# Incredibly Stressed trying to find ancestry dependant option



## Remybfg10k (Aug 18, 2015)

Hi All 

So stressed, I've just paid my Ancestry Visa and IHS of 5 years and now when I move onto my Wife's application (she, and my daughter are dependant applications) 

So we applied for them under Work, Non Points Based, Dependants more than 6 months 

Now when we move to the IHS part it only calculates the one year IHS charge?? 

We wanted to all attend our appointment on Friday, now only mine is confirmed, now the wife and I are panicking, did we apply for their dependant on my ancestry visa wrongly? 

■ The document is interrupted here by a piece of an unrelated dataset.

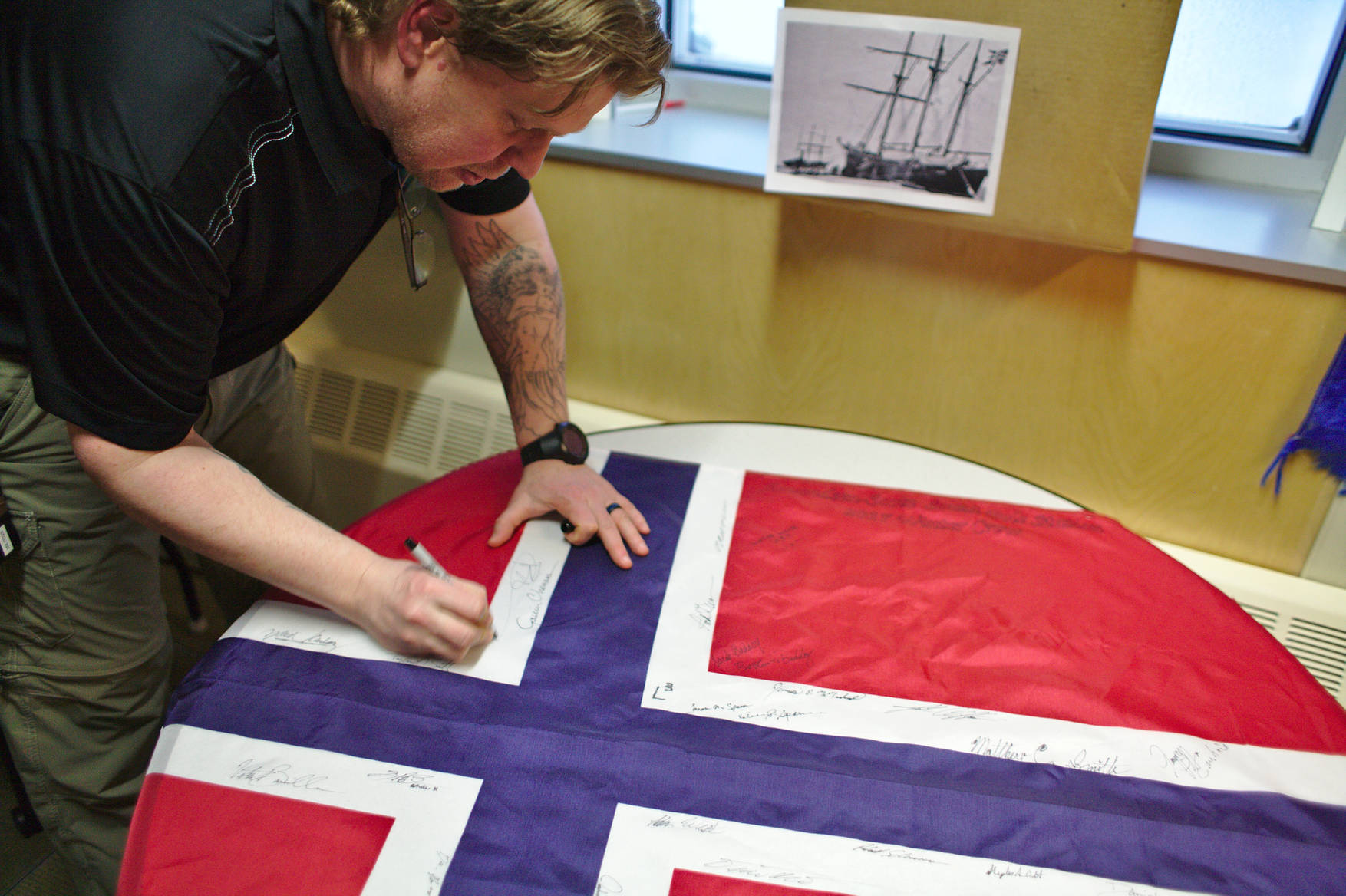 The Norwegian flag was signed by the station population. It will be taken to the polar exploration ship <em>Fram</em>, in commemoration of her use on Amundsen's 1910-12 south pole expedition (picture in the background).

Can anyone help please because I followed everything I could on this site!


----------



## Remybfg10k (Aug 18, 2015)

Sorry, to add, we are applying from inside South Africa, using the online application Visa4UK website, although I'm sure our stress would be almost zero if we could have used the paper based forms to apply!


----------



## Joppa (Sep 7, 2009)

You may have got it wrong. After selecting Dependant more than 6 months, after several pages you select ancestry dependant. Have you?


----------



## Remybfg10k (Aug 18, 2015)

Hi Joppa

Thanks for coming back to me so quickly

There has never been a page showing Ancestry Dependant, I can quickly re-apply and do a triple check on this


----------



## Joppa (Sep 7, 2009)

Someone told me there is. I can't check as I don't have an account with UKVI.


----------



## Remybfg10k (Aug 18, 2015)

So I have the application open in front of me, it is:

*Work - Non Points-Based Working visas - Dependants more than 6 Months*

Here is the core info sections:

_Passport and Travel Information
Personal Details and Travel History
Family Details
Employment and Income
Family and Friends in the UK
Medical Treatment
UK Sponsor
Additional Information_

We have now been through each section multiple times and cannot find anything regarding choosing this as an ancestral dependant

Under UK Sponsor, it also does not allow you to select Partner or Spouse (that option is just not available)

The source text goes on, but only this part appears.